Par ailleurs, les agriculteurs français ont également encore la possibilité de semer des variétés qualifiées d’alternative, ayant moins besoin de froid pour accomplir leur cycle de production. Ces travaux peuvent survenir entre janvier et février. Toutefois, les surfaces concernées seraient réduites. Tout comme celles des variétés de printemps. Et les rendements seront moindres, les cycles de production étant plus courts, rappelle Arvalis Institut du Végétal.

En raison de la baisse des assolements de céréales d’hiver, une hausse de la sole hexagonale d’orge de printemps est également envisagée. Mais pas forcément pour alimenter davantage la filière brassicole. « Les parcelles les plus touchées sont celles dans l’ouest du pays, alors que la malterie se situe plutôt dans l’Est. De plus, il y a des besoins importants en fourrage localement », rappelle Jean-Charles Deswarte. Les semences d’orge de printemps risquent de manquer également, au vu des importants besoins, craint l’expert d’Arvalis Institut du Végétal.

Les céréaliers français auront besoin d’un accompagnement renforcé

Bon nombre de plantes ont pu survivre aux intenses précipitations, mais n’en sont pas ressorties indemnes. « Les systèmes racinaires des parcelles semées tardivement sont souvent peu développés. Les cultures seront donc fragilisées pour la suite de la campagne », prévient Luc Lorin. Jean-Charles Deswarte acquiesce. Raison pour laquelle les organismes stockeurs et leurs services de conseils aux agriculteurs devront intensifier leur accompagnement. « Il faudra un suivi plus fin des traitements : phytosanitaire (herbicide par exemple) et de la fertilisation azotée ». Les plantes ayant souffert de l’excès d’eau résistent moins aux attaques et à une alimentation moindre, indiquent les deux spécialistes. 
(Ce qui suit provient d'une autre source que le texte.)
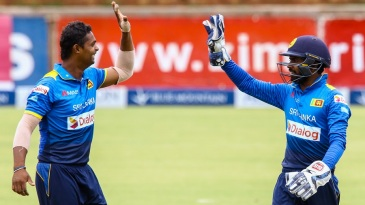 Asela Gunaratne was once again among the wickets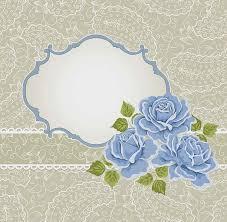 template undangan keren background undangan pernikahan elegan 4 background check all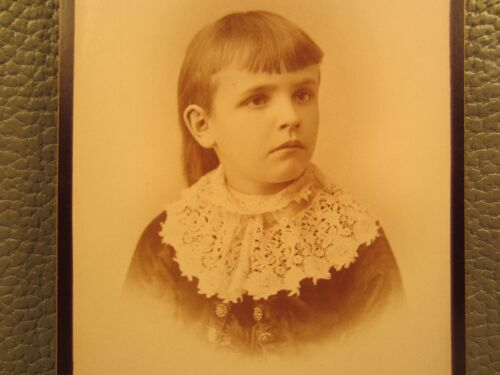 Victorian Antique Cabinet Card Photo of Young Girl Child Kid
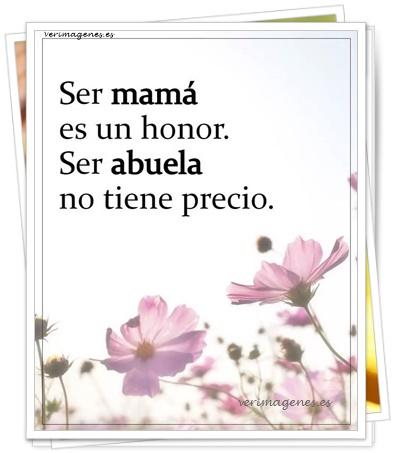 Ser mamá es un honor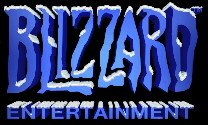 Activision Blizzard ������������ ������ ������� ���������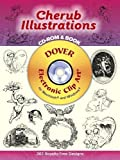 Ready-to-use Old-fashioned Cherub Illustrations (Dover Electronic Clip Art)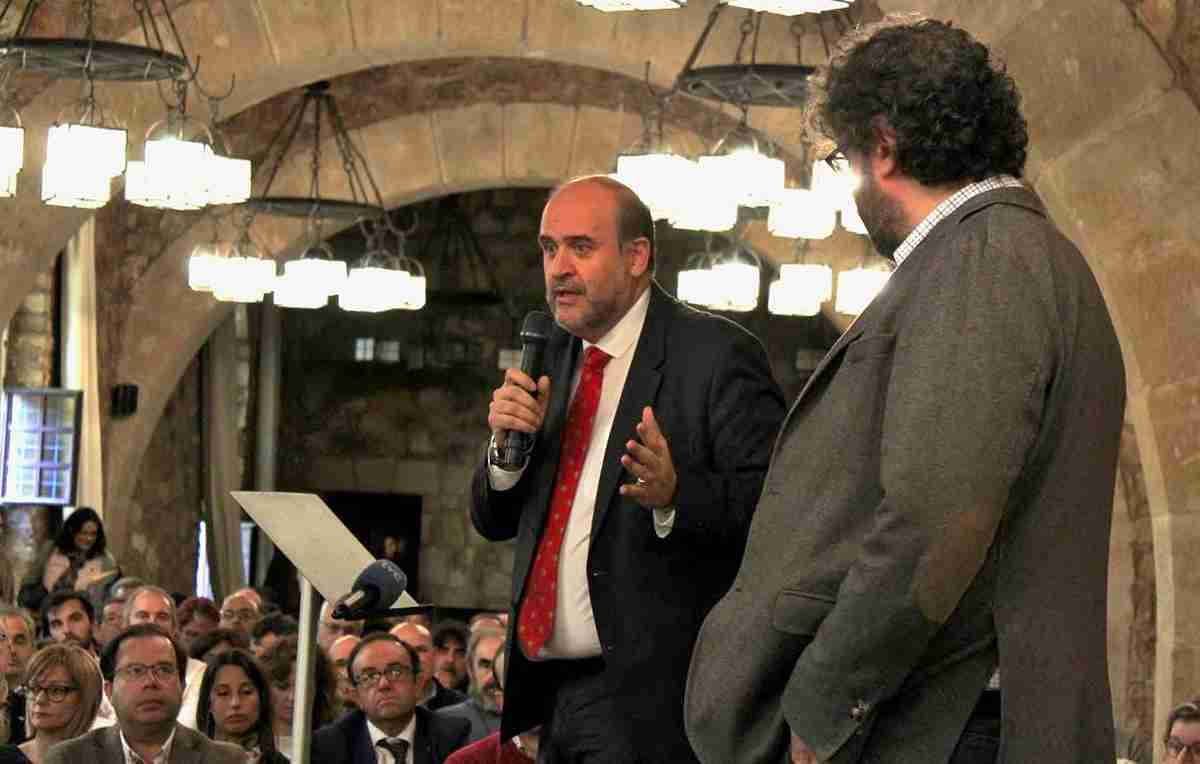 El Gobierno regional apuesta a la creación de un nuevo marco fiscal propio para los problemas de despoblación 1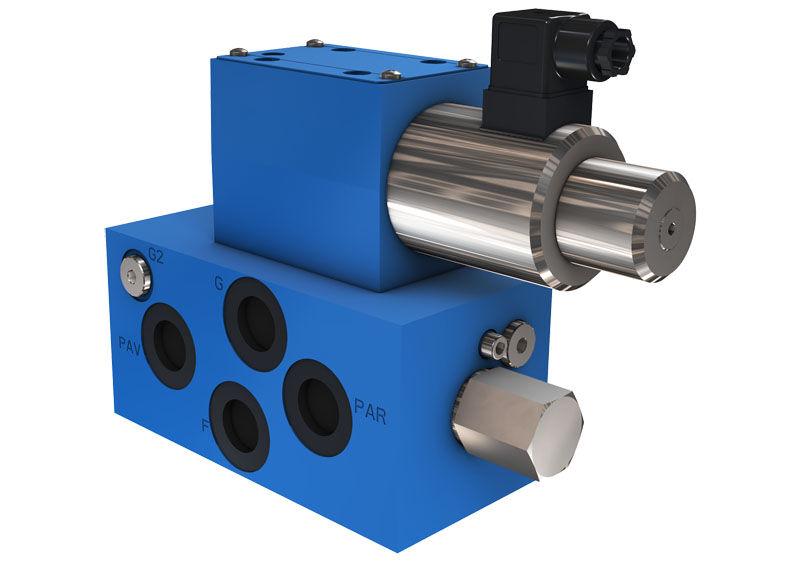 zapchast raspredelitelVDF H15 1579617892194512157 big 20012116445083967000 - Poclain Hydraulics гидравлическое оборудование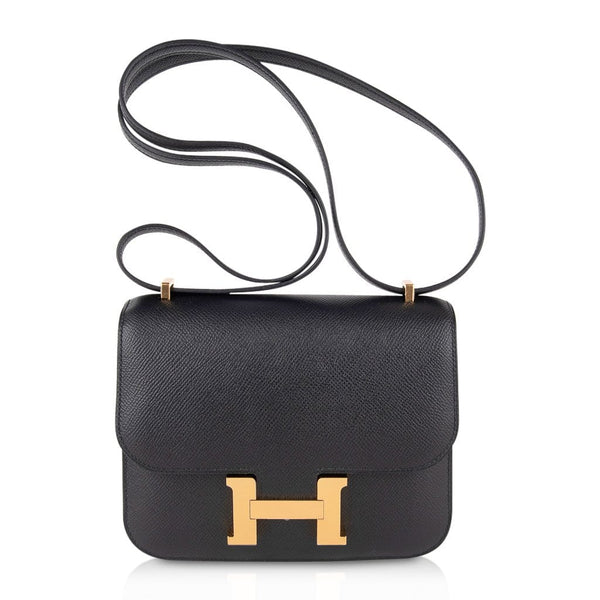 Hermes Constance Bag 18 Black Epsom Gold Hardware New w/ Box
Luc Lorin s’inquiète également du phénomène dit de phytotoxicité : « il faudra être prudent, car les cultures mal enracinées peuvent ne pas résister à l’application d’herbicides, et être tuées en même temps que les adventices ».

Il est encore trop tôt pour le moment pour faire des prévisions sur les volumes français qui seront récoltés à l’été 2024. Des conditions de cultures idéales au printemps peuvent changer beaucoup de choses. Néanmoins, la baisse des assolements et du potentiel de production des céréales augmente fortement les probabilités de voir une récolte 2024 inférieure à celle de 2023.